WHAT TO WORK ON — Without skipping anything, write out each record below exactly.

DATA PROVIDED —
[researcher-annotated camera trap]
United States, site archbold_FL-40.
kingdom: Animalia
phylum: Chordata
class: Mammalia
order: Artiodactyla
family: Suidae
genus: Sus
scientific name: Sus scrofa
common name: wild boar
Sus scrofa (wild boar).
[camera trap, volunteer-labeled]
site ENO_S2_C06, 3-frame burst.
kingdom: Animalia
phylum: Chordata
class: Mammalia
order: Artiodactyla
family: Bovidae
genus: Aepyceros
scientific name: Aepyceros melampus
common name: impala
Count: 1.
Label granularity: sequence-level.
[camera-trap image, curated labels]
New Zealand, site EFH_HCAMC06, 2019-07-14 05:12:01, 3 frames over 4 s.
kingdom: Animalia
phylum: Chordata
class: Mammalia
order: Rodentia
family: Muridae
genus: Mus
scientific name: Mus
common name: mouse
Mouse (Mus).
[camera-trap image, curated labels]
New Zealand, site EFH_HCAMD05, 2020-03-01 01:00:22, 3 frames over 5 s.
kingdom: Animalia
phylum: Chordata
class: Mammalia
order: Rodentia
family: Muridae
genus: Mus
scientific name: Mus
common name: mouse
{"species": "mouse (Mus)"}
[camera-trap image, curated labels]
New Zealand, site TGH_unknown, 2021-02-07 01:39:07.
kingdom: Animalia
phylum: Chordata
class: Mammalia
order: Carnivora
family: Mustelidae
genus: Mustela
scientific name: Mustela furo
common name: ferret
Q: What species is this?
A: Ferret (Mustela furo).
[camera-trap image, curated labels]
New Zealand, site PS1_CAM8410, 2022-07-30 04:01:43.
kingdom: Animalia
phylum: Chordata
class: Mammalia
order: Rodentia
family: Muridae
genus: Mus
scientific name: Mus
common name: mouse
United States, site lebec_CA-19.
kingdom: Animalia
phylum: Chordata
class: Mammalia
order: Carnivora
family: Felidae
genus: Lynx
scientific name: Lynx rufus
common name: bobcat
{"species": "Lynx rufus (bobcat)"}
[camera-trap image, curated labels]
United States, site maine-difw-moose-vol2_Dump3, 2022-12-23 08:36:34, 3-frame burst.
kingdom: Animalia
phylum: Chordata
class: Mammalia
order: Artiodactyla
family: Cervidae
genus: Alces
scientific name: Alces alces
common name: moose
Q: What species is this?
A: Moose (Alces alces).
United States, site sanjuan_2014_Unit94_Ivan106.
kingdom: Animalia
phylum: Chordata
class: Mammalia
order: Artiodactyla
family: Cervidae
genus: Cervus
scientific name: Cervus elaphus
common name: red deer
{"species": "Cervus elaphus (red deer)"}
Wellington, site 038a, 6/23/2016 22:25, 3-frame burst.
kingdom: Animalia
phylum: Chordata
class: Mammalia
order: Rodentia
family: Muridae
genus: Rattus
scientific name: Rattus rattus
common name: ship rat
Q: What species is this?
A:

PROBLEM SOLUTION —
[researcher-annotated camera trap]
United States, site archbold_FL-40.
kingdom: Animalia
phylum: Chordata
class: Mammalia
order: Artiodactyla
family: Suidae
genus: Sus
scientific name: Sus scrofa
common name: wild boar
Sus scrofa (wild boar).
[camera trap, volunteer-labeled]
site ENO_S2_C06, 3-frame burst.
kingdom: Animalia
phylum: Chordata
class: Mammalia
order: Artiodactyla
family: Bovidae
genus: Aepyceros
scientific name: Aepyceros melampus
common name: impala
Count: 1.
Label granularity: sequence-level.
[camera-trap image, curated labels]
New Zealand, site EFH_HCAMC06, 2019-07-14 05:12:01, 3 frames over 4 s.
kingdom: Animalia
phylum: Chordata
class: Mammalia
order: Rodentia
family: Muridae
genus: Mus
scientific name: Mus
common name: mouse
Mouse (Mus).
[camera-trap image, curated labels]
New Zealand, site EFH_HCAMD05, 2020-03-01 01:00:22, 3 frames over 5 s.
kingdom: Animalia
phylum: Chordata
class: Mammalia
order: Rodentia
family: Muridae
genus: Mus
scientific name: Mus
common name: mouse
{"species": "mouse (Mus)"}
[camera-trap image, curated labels]
New Zealand, site TGH_unknown, 2021-02-07 01:39:07.
kingdom: Animalia
phylum: Chordata
class: Mammalia
order: Carnivora
family: Mustelidae
genus: Mustela
scientific name: Mustela furo
common name: ferret
Q: What species is this?
A: Ferret (Mustela furo).
[camera-trap image, curated labels]
New Zealand, site PS1_CAM8410, 2022-07-30 04:01:43.
kingdom: Animalia
phylum: Chordata
class: Mammalia
order: Rodentia
family: Muridae
genus: Mus
scientific name: Mus
common name: mouse
United States, site lebec_CA-19.
kingdom: Animalia
phylum: Chordata
class: Mammalia
order: Carnivora
family: Felidae
genus: Lynx
scientific name: Lynx rufus
common name: bobcat
{"species": "Lynx rufus (bobcat)"}
[camera-trap image, curated labels]
United States, site maine-difw-moose-vol2_Dump3, 2022-12-23 08:36:34, 3-frame burst.
kingdom: Animalia
phylum: Chordata
class: Mammalia
order: Artiodactyla
family: Cervidae
genus: Alces
scientific name: Alces alces
common name: moose
Q: What species is this?
A: Moose (Alces alces).
United States, site sanjuan_2014_Unit94_Ivan106.
kingdom: Animalia
phylum: Chordata
class: Mammalia
order: Artiodactyla
family: Cervidae
genus: Cervus
scientific name: Cervus elaphus
common name: red deer
{"species": "Cervus elaphus (red deer)"}
Wellington, site 038a, 6/23/2016 22:25, 3-frame burst.
kingdom: Animalia
phylum: Chordata
class: Mammalia
order: Rodentia
family: Muridae
genus: Rattus
scientific name: Rattus rattus
common name: ship rat
Q: What species is this?
A:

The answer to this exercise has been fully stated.